Atualizado: 24 de set. de 2023

O Desafio dos Patrocínios Incentivados na Promoção da Diversidade Cultural



@al_margen_insta (todos os direitos reservados ao artista Al Margen)


O Brasil, conhecido pela sua rica diversidade cultural e social, enfrenta desafios significativos quando se trata de financiar e promover essa pluralidade através de projetos culturais e sociais. Uma das ferramentas mais notáveis para tal é o sistema de patrocínios incentivados. Esses patrocínios, muitas vezes baseados em leis de incentivo fiscal como a Lei Rouanet, oferecem às empresas a oportunidade de redirecionar uma porção dos impostos devidos para o financiamento de projetos em áreas como cultura, esporte e educação. Embora essa estratégia tenha o potencial de alimentar uma gama diversificada de iniciativas, sua eficácia é frequentemente questionada em relação à transparência, inclusão e diversidade dos projetos apoiados.


Várias empresas de grande porte no Brasil têm estabelecido seus próprios institutos e fundações como um mecanismo para administrar recursos oriundos de incentivos fiscais. Embora esses institutos se apresentem como vetores de financiamento para uma variedade de projetos sociais e culturais, um olhar mais minucioso muitas vezes revela um foco desproporcional em iniciativas que servem aos interesses diretos ou indiretos da empresa-instituição-fundação ou de indivíduos a ela associados. Este fenômeno lança dúvidas sobre a verdadeira eficácia do sistema de patrocínios incentivados. Ao invés de promover um ecossistema diversificado e inclusivo de projetos, esses institutos podem estar restringindo a aplicação de recursos de forma que privilegie agendas corporativas específicas, questionando assim o objetivo mais amplo do sistema em fomentar o bem social e cultural de maneira equitativa.


A ausência de diretrizes governamentais que priorizem a diversidade e a inclusão no direcionamento dos recursos provenientes de patrocínios incentivados intensifica a problemática. Embora o governo brasileiro estabeleça o enquadramento jurídico para o uso desses incentivos, tem se mostrado omisso na garantia de que uma ampla gama de projetos — abrangendo diversas comunidades, formas de expressão e necessidades sociais — seja adequadamente financiada. Esta falha institucional tem consequências significativas, incluindo a marginalização de minorias étnicas, a sub-representação de artes alternativas ou menos comercializadas, e o acesso limitado a financiamento para iniciativas voltadas para populações (artísticas) sem acesso ao mecanismo como um todo. Assim, a falta de ação governamental para regular e orientar a alocação de recursos potencializa o risco de que os patrocínios incentivados perpetuem desigualdades, em vez de servir como ferramentas para o desenvolvimento social e cultural inclusivo.


Ademais, observa-se uma tendência marcante no financiamento por meio de incentivos fiscais que favorece projetos em domínios já repletos de recursos, como a música e o futebol. Apesar de serem componentes cruciais do legado cultural brasileiro, essa ênfase desmedida limita significativamente o apoio a outras modalidades de arte e expressão social que, embora não sejam tão comercialmente viáveis ou populares, são igualmente relevantes. O foco deste artigo, portanto, é perscrutar as complexidades do sistema de patrocínios incentivados no Brasil, questionando se os mecanismos atuais estão efetivamente promovendo uma ampla gama de objetivos sociais e culturais. O artigo examinará a crescente tendência de empresas em criar seus próprios institutos para gerir incentivos fiscais, o papel ambíguo do governo na regulação deste campo e a seleção parcial de projetos que frequentemente são os principais beneficiários desses incentivos. Com esta análise, aspiramos a contribuir para uma discussão mais robusta sobre como reformar este sistema de modo a melhor atender à diversificada tapeçaria cultural e social que o Brasil possui.

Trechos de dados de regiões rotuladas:
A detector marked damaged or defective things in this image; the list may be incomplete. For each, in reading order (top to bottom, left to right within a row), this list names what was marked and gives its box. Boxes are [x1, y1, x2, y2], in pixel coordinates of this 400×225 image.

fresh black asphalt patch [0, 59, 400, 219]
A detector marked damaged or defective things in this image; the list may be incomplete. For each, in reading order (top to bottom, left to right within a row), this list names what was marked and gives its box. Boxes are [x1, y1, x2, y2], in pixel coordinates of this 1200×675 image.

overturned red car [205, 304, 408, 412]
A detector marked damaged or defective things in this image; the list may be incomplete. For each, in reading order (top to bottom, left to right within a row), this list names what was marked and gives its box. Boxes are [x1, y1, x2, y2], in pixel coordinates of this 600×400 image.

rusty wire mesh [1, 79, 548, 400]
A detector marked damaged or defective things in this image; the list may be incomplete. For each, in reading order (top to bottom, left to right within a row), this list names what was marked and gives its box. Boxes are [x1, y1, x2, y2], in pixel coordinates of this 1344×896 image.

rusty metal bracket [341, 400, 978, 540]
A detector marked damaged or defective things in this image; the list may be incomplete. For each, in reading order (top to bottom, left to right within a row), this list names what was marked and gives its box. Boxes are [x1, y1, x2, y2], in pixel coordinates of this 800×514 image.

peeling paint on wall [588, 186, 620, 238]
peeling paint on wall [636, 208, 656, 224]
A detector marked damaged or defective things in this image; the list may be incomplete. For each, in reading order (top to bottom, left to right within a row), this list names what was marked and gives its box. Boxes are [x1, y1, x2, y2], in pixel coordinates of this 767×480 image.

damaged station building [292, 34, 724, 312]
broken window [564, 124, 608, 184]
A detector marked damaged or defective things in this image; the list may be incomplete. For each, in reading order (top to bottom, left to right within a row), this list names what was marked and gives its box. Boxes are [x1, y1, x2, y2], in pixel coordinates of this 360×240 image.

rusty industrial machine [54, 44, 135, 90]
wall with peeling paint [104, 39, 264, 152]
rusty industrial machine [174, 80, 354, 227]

**Exercício breve 1**:
No texto sobre patrocínios incentivados, reproduza a parte que começa com as palavras contendo "O Desafio dos" e termina em "dos projetos apoiados.", substituindo "Lei Rouanet" por "Lei de Incentivo à Cultura".
**Exercício breve 2**:
Segundo o texto sobre patrocínios incentivados, em quais domínios já repletos de recursos o financiamento por incentivos fiscais tende a favorecer projetos?
**Exercício breve 3**:
Prossiga com o texto sobre patrocínios incentivados a partir da última frase apresentada.

**Resultado 1**:
O Desafio dos Patrocínios Incentivados na Promoção da Diversidade Cultural



@al_margen_insta (todos os direitos reservados ao artista Al Margen)


O Brasil, conhecido pela sua rica diversidade cultural e social, enfrenta desafios significativos quando se trata de financiar e promover essa pluralidade através de projetos culturais e sociais. Uma das ferramentas mais notáveis para tal é o sistema de patrocínios incentivados. Esses patrocínios, muitas vezes baseados em leis de incentivo fiscal como a Lei de Incentivo à Cultura, oferecem às empresas a oportunidade de redirecionar uma porção dos impostos devidos para o financiamento de projetos em áreas como cultura, esporte e educação. Embora essa estratégia tenha o potencial de alimentar uma gama diversificada de iniciativas, sua eficácia é frequentemente questionada em relação à transparência, inclusão e diversidade dos projetos apoiados.

**Resultado 2**:
Na música e no futebol.

**Resultado 3**:
A Criação de Institutos Próprios pelas Empresas


Nos últimos anos, um fenômeno interessante tem ganhado destaque no cenário brasileiro: a criação de institutos próprios por grandes empresas. Com nomes que frequentemente carregam o prestígio de suas empresas, esses institutos têm se apresentado como catalisadores de mudança social e cultural. Eles são os beneficiários diretos dos recursos canalizados através de leis de incentivo fiscal, gerindo quantias significativas que, em teoria, deveriam ser destinadas ao financiamento de uma gama diversa de projetos em áreas como educação, cultura e esporte.


O que acontece na prática, no entanto, muitas vezes diverge desse ideal. A criação de um instituto próprio oferece às empresas um controle considerável sobre como os recursos são alocados. Esse controle se manifesta de várias maneiras, desde a escolha dos tipos de projetos que serão financiados até a seleção de beneficiários específicos. Embora a ideia de um instituto corporativo possa soar como uma forma de especialização e eficácia na administração de recursos, ela também abre espaço para conflitos de interesse e nepotismo.

Por exemplo, um instituto pode decidir financiar projetos em uma região específica onde a empresa tem operações significativas. Embora esse tipo de projeto possa trazer melhorias para a comunidade local, ele também pode servir para melhorar a imagem pública da empresa em uma área onde ela tem interesses comerciais. Da mesma forma, é comum que os membros do conselho desses institutos tenham ligações estreitas com a empresa, levando à aprovação de projetos que, de alguma forma, beneficiem os interesses corporativos.


A maior preocupação aqui é o potencial desses institutos para restringir a diversidade e a inclusão. Quando a decisão sobre quais projetos financiar está concentrada em um grupo pequeno, que frequentemente compartilha um conjunto de interesses alinhados com os da empresa, há um risco real de que a diversidade cultural e social seja negligenciada. O resultado é um cenário em que projetos mais comerciais ou convencionais, como festivais de música popular ou competições esportivas, recebam uma parcela desproporcional dos recursos, em detrimento de iniciativas que possam beneficiar comunidades menos representadas ou formas de arte e cultura menos comerciais.


Este modelo atual, portanto, limita as chances de projetos verdadeiramente inovadores e inclusivos de receberem o financiamento necessário para sair do papel. Isso, por sua vez, restringe o alcance e o impacto potencial das leis de incentivo fiscal, transformando uma ferramenta que deveria promover a diversidade e a inclusão em um ciclo fechado de auto-interesse.


Ao entender essa dinâmica, torna-se evidente a necessidade de uma revisão profunda na forma como os patrocínios incentivados são geridos no Brasil. Esse sistema deve ser não apenas um instrumento de promoção de imagem para grandes corporações, mas também uma plataforma que viabilize o florescimento da rica tapeçaria cultural e social do país em toda a sua diversidade e complexidade.



@al_margen_insta (todos os direitos reservados ao artista Al Margen)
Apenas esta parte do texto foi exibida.